E’ genetica la mia intolleranza?

Professor Giovanni Porta A cura di Giovanni Porta - Professore specialista in Genetica clinica Pubblicato il 12/01/2018 Aggiornato il 01/08/2018

Le allergie e le intolleranze possono essere acquisite dopo la nascita, a causa di fattori ambientali come il fumo, o dovute a una predisposizione genetica.

Una domanda di: Cristina
Mi sono fatta un test genetico per intolleranza al lattosio e mi è uscito genotipo cc 130910. Vorrei sapere se la mia intolleranza è un fattore di una malattia genetica. Grazie per le vostre risposte.

Giovanni Porta
Giovanni Porta

Le allergie sono un esempio di risposta variabile agli agenti ambientali, che può essere spiegata dall’intervento di fattori genetici di suscettibilità. Le allergie e le intolleranze alimentari sono reazioni patologiche scatenate, con meccanismi differenti, dall’ingestione di alimenti. Il fatto che si verifichino solo in una minoranza delle persone esposte allo specifico alimento, è legato a una predisposizione che può essere acquisita dopo la nascita (in seguito a fattori ambientali, fumo, alcool, infezioni, malattie infiammatorie intestinali) o a una predisposizione genetica. Le allergie e le intolleranze alimentari si manifestano quindi in individui predisposti, ma la predisposizione non è sempre genetica.

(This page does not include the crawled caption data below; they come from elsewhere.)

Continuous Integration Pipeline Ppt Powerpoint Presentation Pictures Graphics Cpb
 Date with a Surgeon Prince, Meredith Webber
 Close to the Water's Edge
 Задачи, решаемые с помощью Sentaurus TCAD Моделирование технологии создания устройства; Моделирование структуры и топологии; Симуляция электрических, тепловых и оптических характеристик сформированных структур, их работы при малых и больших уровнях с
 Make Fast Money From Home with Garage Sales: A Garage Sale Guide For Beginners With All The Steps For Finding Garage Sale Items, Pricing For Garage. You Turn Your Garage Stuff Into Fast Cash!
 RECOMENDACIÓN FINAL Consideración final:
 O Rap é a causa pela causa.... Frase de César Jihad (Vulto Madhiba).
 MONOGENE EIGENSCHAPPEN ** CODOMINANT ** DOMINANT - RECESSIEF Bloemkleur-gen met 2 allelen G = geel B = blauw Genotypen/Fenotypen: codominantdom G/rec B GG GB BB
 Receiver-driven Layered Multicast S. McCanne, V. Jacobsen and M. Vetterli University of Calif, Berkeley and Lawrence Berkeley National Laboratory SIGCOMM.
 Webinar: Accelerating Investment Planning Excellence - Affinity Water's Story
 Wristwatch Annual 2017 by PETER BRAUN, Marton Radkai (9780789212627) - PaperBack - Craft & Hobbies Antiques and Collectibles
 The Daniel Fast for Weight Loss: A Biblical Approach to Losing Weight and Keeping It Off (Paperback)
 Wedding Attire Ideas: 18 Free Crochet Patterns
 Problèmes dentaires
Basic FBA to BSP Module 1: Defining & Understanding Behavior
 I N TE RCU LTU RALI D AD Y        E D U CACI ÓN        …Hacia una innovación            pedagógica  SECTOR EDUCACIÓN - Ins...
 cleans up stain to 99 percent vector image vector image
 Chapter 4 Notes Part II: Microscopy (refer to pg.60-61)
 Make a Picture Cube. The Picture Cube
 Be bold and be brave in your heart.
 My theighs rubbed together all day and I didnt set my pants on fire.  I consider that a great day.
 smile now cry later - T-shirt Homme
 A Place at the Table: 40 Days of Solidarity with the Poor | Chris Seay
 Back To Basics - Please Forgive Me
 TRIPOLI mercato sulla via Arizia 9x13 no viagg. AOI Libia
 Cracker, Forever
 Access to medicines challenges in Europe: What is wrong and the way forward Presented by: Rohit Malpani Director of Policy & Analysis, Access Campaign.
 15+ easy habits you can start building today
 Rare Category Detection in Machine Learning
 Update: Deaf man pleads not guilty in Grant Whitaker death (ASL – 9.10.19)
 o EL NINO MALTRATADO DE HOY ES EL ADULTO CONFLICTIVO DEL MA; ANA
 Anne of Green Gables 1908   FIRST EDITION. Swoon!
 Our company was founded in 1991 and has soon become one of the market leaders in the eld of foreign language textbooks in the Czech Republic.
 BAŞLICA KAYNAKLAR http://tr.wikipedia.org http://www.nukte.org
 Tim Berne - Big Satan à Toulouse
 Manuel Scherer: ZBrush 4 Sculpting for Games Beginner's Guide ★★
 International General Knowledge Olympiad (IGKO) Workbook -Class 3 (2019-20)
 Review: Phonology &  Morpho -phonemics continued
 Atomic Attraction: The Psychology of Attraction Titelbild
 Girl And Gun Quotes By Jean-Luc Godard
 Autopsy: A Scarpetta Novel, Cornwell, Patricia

Nel suo caso, l’assetto genetico rilevato dal test è responsabile di intolleranza al lattosio, cioè l’incapacità di digerire il lattosio, per la scomparsa dell’enzima intestinale lattasi nell’adulto. Si tratta quindi di un’intolleranza alimentare su base genetica. I sintomi, intestinali (dolori addominali, diarrea) e a volte extraintestinali (dolori articolari e muscolari, sonnolenza, vertigini, prurito, riniti, mal di gola), sono legati all’assunzione di latte e compaiono in età adulta.